▸ WHAT YOU WILL DO:
a: According to the blog post, on which items did the sessions prominently show the company logo, name or other branding? List them all.
b: Quote the stretch of the blog post from "There are 28" through "will contact you.", word for word.

▸ PASSAGE SHOWN:
◆ ◆ ◆ ◆

Biotech Strategy Blog

Commentary on Science, Innovation & New Products with a focus on Oncology, Hematology & Immunotherapy

One of the messages that I have taken away from the European Association of Urology meeting in Vienna, is the increasing complexity of treatment options for advanced prostate cancer.  However, I have equally come away with the impression that company sponsored sessions is not the right way to provide continuing medical education (CME), if not done in an independent way.  

There are 28 industry symposia at EAU in Vienna, each sponsored by one company.  That’s a lot! Of the sessions I have been too, all have prominently featured the company logo, name or some form of branding on the invitations, slides and meeting materials.  If you want more information afterwards, the pharma company (not any CME provider), will contact you. 

What’s more the slides presented are all in a similar format no doubt having been prepared by the company’s agency, and the content appears to have been carefully scripted to focus on the company’s product.

◆ ◆ ◆ ◆

▸ DATASET EXTRACT:
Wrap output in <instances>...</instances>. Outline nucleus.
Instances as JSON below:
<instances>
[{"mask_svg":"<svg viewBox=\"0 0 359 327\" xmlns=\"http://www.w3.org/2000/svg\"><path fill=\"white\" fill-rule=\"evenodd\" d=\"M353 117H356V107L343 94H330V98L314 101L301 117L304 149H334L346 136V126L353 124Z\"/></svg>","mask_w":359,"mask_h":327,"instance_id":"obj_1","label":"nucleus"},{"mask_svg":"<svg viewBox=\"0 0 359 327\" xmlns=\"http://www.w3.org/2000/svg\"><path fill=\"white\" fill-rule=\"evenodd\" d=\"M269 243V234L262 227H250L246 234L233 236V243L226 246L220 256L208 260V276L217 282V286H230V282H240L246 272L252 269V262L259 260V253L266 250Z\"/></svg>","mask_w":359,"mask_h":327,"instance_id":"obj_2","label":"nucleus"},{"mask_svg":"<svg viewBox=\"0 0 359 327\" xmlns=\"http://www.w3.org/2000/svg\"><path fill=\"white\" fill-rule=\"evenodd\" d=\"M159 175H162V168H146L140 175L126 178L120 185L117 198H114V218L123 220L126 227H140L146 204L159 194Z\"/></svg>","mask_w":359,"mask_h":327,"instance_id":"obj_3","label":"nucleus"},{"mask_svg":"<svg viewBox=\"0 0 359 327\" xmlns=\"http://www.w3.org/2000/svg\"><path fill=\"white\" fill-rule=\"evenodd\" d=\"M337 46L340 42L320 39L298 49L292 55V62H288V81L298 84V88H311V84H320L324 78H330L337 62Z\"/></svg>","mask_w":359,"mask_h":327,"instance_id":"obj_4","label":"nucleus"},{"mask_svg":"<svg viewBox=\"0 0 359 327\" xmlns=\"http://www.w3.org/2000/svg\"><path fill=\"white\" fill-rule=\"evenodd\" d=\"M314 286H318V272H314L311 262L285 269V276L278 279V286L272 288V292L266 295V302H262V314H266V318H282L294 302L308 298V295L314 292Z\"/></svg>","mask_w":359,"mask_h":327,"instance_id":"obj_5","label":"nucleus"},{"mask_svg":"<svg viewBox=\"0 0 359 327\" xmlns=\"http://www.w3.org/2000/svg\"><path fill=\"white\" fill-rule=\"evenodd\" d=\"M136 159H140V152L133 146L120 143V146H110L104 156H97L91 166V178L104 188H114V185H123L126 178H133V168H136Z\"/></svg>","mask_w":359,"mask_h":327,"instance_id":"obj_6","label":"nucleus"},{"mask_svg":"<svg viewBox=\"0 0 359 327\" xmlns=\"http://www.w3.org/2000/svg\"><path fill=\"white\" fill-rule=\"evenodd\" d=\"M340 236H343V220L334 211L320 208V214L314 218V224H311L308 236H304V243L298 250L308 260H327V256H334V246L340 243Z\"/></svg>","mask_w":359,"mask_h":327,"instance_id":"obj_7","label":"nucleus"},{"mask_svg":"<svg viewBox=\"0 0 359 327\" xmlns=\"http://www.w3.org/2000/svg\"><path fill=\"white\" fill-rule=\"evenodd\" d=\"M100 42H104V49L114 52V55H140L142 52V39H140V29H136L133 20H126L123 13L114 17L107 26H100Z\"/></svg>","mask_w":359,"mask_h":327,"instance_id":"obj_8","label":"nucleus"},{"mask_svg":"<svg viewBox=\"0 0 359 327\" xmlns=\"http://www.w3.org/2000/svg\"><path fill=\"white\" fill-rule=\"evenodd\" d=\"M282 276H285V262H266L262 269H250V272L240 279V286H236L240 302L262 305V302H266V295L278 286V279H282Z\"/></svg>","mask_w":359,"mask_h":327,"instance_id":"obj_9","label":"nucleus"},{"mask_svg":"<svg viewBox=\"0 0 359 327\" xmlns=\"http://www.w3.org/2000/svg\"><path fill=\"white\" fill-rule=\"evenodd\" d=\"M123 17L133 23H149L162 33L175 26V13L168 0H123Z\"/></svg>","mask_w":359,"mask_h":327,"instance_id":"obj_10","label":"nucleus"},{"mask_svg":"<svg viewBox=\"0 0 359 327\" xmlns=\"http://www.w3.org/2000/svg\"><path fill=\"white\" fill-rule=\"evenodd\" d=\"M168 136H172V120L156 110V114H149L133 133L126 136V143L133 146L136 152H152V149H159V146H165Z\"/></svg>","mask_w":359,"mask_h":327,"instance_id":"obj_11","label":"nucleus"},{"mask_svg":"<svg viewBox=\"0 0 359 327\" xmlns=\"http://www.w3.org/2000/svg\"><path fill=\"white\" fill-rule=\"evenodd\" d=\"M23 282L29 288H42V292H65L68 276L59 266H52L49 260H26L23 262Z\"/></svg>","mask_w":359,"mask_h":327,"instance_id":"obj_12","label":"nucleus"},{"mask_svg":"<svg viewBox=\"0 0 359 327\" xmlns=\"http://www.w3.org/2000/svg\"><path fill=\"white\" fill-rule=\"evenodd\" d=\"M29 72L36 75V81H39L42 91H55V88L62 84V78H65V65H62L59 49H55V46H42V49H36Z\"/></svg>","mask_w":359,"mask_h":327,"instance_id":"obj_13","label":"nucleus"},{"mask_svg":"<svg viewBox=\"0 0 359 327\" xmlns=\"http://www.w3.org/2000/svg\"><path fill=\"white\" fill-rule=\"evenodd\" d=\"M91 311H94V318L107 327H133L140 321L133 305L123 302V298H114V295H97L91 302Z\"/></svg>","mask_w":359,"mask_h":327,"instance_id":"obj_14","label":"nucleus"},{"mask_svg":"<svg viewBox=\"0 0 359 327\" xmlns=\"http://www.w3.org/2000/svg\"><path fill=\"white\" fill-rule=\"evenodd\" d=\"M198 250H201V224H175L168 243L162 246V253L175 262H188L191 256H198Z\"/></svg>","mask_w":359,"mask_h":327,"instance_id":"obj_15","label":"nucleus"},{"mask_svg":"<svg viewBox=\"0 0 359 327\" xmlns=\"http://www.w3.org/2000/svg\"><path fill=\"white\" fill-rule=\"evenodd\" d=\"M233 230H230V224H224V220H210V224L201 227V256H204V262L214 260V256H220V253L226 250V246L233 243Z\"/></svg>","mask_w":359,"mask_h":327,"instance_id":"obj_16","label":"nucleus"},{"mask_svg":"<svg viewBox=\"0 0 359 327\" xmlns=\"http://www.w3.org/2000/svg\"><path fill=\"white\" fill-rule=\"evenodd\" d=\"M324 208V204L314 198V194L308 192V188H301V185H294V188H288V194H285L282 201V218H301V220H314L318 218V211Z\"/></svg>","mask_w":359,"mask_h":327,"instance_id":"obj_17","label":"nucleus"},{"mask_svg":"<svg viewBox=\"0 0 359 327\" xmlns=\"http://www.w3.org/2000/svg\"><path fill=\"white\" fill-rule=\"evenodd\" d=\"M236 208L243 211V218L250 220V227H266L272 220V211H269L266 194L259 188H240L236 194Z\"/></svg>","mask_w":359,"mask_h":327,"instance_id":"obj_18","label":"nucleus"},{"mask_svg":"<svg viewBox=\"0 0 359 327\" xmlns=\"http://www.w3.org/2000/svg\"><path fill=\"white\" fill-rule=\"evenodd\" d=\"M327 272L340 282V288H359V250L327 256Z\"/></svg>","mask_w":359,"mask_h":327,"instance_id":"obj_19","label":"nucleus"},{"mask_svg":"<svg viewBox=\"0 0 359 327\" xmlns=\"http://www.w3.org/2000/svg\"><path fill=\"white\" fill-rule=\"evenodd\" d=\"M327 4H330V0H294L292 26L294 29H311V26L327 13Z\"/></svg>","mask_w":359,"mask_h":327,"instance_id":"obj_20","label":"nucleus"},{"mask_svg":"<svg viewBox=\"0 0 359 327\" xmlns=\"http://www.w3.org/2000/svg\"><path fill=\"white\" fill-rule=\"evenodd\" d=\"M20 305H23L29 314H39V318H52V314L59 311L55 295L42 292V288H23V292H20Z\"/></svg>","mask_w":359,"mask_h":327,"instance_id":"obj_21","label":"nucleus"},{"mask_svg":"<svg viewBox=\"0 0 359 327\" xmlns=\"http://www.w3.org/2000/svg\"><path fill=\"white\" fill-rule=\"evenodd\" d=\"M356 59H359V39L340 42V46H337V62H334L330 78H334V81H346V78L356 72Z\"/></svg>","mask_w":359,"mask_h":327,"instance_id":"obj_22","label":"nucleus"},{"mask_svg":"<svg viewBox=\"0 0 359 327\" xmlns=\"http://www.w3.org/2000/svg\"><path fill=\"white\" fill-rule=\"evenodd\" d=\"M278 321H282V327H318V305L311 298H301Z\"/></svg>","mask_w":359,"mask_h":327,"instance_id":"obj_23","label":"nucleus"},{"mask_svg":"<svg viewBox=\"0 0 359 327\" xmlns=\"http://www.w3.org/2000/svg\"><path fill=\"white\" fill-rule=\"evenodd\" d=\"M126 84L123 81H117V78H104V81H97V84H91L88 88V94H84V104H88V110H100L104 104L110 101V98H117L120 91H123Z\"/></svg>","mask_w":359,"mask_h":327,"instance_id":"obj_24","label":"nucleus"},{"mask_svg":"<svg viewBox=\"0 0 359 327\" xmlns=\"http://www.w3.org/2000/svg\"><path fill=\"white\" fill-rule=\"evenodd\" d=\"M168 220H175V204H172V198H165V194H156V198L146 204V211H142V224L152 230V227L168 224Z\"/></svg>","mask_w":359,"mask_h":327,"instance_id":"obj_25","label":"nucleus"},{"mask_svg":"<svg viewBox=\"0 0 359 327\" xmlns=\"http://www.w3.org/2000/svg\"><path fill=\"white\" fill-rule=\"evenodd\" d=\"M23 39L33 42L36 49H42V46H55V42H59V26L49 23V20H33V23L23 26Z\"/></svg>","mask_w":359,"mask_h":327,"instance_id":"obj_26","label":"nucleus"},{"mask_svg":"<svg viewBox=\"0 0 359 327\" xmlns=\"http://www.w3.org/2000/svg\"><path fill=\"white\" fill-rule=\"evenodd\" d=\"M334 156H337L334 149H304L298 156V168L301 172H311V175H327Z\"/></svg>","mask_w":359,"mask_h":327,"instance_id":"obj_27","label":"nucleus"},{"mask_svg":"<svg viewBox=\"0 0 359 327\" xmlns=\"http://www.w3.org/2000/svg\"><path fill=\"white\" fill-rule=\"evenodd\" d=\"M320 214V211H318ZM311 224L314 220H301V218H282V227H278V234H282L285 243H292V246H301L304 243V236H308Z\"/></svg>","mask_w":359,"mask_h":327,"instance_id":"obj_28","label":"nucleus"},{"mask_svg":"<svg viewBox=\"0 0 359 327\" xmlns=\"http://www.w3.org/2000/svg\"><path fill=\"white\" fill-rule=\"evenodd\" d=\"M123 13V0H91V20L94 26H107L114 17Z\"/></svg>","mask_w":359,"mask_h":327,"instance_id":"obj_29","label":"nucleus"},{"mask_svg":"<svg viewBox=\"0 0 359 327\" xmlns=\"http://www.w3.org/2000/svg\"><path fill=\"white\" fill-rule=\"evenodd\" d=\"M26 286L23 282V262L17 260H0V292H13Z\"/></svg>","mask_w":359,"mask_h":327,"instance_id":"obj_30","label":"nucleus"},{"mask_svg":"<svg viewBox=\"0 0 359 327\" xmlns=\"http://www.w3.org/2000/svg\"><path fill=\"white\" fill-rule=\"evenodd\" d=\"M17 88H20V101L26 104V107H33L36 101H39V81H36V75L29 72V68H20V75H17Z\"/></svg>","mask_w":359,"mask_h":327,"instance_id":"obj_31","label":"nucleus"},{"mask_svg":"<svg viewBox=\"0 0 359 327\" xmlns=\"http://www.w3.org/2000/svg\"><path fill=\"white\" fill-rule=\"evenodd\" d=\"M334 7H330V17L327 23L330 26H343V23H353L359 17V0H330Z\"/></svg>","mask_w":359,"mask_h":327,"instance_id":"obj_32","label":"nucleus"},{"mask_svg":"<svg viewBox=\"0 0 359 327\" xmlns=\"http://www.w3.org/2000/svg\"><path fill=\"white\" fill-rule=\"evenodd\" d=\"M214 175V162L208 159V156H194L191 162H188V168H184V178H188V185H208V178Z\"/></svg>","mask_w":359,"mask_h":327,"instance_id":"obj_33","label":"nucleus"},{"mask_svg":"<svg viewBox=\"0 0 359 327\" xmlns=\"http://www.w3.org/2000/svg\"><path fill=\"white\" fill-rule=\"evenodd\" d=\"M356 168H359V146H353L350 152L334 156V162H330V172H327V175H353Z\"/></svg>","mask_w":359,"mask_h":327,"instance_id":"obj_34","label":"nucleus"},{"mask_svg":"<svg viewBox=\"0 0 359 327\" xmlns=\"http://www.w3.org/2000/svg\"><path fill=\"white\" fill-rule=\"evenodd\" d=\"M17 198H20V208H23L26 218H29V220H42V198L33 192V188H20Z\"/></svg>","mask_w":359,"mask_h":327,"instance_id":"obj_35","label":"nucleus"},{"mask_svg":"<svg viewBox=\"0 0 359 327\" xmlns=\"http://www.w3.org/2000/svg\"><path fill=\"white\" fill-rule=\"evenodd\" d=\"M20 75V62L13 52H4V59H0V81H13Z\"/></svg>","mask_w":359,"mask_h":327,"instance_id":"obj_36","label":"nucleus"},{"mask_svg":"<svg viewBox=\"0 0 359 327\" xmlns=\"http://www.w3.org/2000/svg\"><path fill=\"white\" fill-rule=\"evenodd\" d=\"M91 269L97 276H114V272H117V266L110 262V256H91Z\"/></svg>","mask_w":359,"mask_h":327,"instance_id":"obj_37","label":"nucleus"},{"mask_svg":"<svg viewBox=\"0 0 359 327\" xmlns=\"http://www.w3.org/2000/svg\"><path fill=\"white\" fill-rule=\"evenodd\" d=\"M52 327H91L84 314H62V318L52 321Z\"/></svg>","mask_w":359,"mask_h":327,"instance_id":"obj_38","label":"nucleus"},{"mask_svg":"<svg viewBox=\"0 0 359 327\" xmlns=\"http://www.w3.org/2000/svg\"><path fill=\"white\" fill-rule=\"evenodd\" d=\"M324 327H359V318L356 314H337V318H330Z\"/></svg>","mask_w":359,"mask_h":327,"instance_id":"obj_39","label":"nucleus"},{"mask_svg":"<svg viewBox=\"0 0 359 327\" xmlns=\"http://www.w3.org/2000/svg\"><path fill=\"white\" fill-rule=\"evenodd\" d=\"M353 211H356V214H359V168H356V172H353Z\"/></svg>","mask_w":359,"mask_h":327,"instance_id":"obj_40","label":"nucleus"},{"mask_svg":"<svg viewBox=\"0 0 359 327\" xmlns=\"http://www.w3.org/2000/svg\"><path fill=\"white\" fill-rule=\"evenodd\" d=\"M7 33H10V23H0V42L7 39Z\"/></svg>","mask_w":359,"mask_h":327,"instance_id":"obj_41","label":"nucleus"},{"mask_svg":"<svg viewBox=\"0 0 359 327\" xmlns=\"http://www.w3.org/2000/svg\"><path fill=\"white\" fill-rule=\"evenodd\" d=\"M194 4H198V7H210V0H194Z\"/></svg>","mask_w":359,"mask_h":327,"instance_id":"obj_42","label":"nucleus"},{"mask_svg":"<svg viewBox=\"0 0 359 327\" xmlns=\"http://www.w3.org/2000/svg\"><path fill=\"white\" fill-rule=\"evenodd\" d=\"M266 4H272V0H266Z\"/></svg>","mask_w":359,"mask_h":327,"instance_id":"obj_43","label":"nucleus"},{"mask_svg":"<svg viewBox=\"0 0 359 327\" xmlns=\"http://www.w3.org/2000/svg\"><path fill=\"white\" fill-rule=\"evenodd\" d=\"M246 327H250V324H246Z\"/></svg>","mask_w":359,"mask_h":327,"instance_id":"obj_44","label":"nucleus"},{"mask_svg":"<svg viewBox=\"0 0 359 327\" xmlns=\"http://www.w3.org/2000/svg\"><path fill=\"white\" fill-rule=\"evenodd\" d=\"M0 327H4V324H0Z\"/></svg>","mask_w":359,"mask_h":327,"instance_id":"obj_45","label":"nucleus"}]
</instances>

◆ ◆ ◆ ◆

▸ RESPONSES IN ORDER:
a: The invitations, the slides and the meeting materials.

b:
There are 28 industry symposia at EAU in Vienna, each sponsored by one company.  That’s a lot! Of the sessions I have been too, all have prominently featured the company logo, name or some form of branding on the invitations, slides and meeting materials.  If you want more information afterwards, the pharma company (not any CME provider), will contact you.